In case the name Richard Blandon doesn't ring a bell, you are forgiven. He was the lead singer of the doo-wop group The Dubs, from New York. The group had complicated origins. Those who want the full details are referred to Jay Warner's "Billboard Book of American Singing Groups" (page 167). For the sake of simplicity, let me say that the Dubs had a prior incarnation as the Marvels, who had one release on ABC-Paramount before the name change to the Dubs. Richard Blandon, Bill Carlisle, Tommy Gardner, Cleveland Still and Jake Miller then recorded "Don't Ask Me To Be Lonely" for the Johnson label, which was formed by their manager, Hiram Johnson. Though the label credit read "Richard Blandon/ Hiram Johnson", Blandon was in fact the sole writer of the song.

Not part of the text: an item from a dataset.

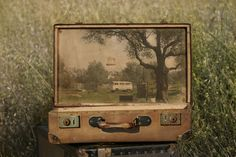 """In the nostalgic photo series """"Memory Suitcases,"""" Israeli artist Yuval Yairi painted faraway destinations on to old suitcases and then photographed the Collages, Collage Art, Vintage Suitcases, Vintage Luggage, Art Altéré, Old Luggage, Assemblage Art, Art Google, Altered Art"""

Radio acceptance of "Don't Ask Me To Be Lonely" was almost immediate, and Johnson found himself with a local hit that required a national distributor. Enter George Goldner, who picked up the record for release on his Gone label, on which it peaked at # 72 in the summer of 1957. (According to Joel Whitburn, a copy on Johnson 102 is now worth $ 1500.) The first number recorded by the Dubs for Gone per se was "Could This Be Magic"/"Such Lovin'", on which they were backed by Mickey Baker on guitar and Buddy Lucas on sax. "Could This Be Magic", again penned by Blandon, is now recognized as a doo-wop classic and became their biggest hit, rising to # 23. (Personally I have always preferred the up-tempo flip.) This success landed the group a spot on Alan Freed's package tours. Four more singles on Gone followed, but only "Chapel of Dreams" from 1959 charted (# 74), the Dubs' last entry on the national hit list. They moved to ABC-Paramount in 1959 and further releases appeared on End, Wilshire, Josie and Lana in the sixties, and on Vicki, Clifton, Candlelite and Johnson (unreleased sides from the 1957 Johnson session) in the seventies. By the '70s the group was a trio of Blandon, Still and Kirk Harris. Cleveland Still split from the group and started his own Dubs in the eighties. This group recorded an a capella version of the Dubs' 1958 record "Beside My Love" in 1986, released on the UGHA label.

CD: The Best of the Dubs (Collectables, 1991). 14 tracks from the Gone and End labels.